I diritti che le donne hanno conquistato duramente negli anni sono sempre messi in discussione come se quelle lunghe e ripetute battaglie, concretizzatisi nel 46, nel 70 e nel 78, non siano mai avvenute.
Andrebbero previsti meccanismi che scoraggino le pratiche di overworking e valorizzino una gestione equilibrata del tempo, riconoscendo la conciliazione tra vita e lavoro come fattore strategico di qualità, efficienza e uguaglianza.

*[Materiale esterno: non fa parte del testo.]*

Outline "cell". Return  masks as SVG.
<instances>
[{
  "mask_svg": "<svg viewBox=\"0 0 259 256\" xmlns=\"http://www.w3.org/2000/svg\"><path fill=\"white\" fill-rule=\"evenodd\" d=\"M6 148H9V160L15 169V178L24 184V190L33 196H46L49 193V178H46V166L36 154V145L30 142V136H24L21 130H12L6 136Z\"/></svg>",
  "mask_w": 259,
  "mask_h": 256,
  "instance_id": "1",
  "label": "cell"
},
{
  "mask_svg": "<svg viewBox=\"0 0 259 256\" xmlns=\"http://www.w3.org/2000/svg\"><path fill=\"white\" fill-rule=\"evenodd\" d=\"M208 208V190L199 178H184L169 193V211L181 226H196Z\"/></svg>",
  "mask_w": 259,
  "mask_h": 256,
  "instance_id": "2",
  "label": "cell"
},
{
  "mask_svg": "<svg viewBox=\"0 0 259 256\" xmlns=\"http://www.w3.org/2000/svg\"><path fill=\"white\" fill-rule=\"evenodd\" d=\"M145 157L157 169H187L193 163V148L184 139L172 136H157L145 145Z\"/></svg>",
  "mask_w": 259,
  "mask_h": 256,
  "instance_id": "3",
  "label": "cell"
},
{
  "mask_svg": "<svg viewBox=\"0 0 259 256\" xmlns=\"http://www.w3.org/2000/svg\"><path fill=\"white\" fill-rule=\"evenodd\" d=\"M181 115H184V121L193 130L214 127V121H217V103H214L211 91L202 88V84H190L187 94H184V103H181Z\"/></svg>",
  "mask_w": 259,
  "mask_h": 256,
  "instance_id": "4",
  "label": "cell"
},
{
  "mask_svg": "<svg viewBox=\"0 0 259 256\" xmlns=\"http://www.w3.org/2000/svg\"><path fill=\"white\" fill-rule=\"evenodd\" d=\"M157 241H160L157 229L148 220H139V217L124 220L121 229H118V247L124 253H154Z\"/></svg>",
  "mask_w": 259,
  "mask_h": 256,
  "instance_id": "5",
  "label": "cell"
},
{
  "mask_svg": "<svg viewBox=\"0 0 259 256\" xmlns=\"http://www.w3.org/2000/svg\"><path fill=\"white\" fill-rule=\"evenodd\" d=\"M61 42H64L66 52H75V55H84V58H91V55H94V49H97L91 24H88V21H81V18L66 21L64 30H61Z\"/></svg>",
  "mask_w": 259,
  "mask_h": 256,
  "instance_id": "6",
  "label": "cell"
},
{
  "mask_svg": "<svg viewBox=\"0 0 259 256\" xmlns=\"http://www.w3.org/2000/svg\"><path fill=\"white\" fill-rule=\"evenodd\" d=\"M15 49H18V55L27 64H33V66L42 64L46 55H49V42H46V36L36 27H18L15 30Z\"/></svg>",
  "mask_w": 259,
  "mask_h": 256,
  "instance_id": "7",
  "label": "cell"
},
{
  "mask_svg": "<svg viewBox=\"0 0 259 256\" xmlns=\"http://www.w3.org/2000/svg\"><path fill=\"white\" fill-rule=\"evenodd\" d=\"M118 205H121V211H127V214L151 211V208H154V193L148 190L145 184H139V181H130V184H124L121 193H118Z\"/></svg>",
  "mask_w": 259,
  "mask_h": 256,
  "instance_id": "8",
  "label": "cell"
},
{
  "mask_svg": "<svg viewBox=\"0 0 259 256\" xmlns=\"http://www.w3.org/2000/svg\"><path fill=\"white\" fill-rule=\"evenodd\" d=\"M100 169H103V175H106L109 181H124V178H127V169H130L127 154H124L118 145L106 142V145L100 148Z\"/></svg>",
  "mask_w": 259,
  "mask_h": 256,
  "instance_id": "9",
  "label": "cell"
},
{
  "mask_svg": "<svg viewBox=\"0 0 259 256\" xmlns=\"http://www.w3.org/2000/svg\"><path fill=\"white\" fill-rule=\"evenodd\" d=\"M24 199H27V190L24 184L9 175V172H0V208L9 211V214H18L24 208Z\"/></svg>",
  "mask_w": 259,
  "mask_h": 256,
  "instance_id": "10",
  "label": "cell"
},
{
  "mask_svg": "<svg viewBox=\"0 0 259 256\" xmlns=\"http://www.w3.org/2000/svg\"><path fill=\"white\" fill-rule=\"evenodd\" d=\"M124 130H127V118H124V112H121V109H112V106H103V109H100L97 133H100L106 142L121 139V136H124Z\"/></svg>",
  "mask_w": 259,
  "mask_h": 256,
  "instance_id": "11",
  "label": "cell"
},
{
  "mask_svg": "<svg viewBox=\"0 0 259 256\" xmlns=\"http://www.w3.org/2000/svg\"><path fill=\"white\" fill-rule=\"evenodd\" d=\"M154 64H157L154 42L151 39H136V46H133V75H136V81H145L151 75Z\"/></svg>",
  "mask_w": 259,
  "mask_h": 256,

Parallelamente, è necessario rafforzare il sistema di welfare, ampliando durata e indennità dei congedi parentali e di paternità, rendendoli realmente accessibili anche ai lavoratori autonomi e precari, e accompagnando tali misure con un cambiamento della cultura aziendale. A ciò deve affiancarsi un investimento strutturale nei servizi di cura: potenziare la rete degli asili nido e della long-term care, superando la logica dei bonus occasionali a favore di un’offerta universale e di qualità, capace di alleggerire il carico sulle famiglie. Infine, va rafforzata l’autonomia economica delle donne attraverso politiche di educazione finanziaria strutturali e continuative, da introdurre nelle scuole e nei luoghi di lavoro e da estendere anche alle generazioni adulte. Occorre inoltre promuovere misure di inclusione che riducano i divari di accesso e utilizzo dei servizi bancari e di investimento, garantendo alle donne strumenti concreti di indipendenza economica.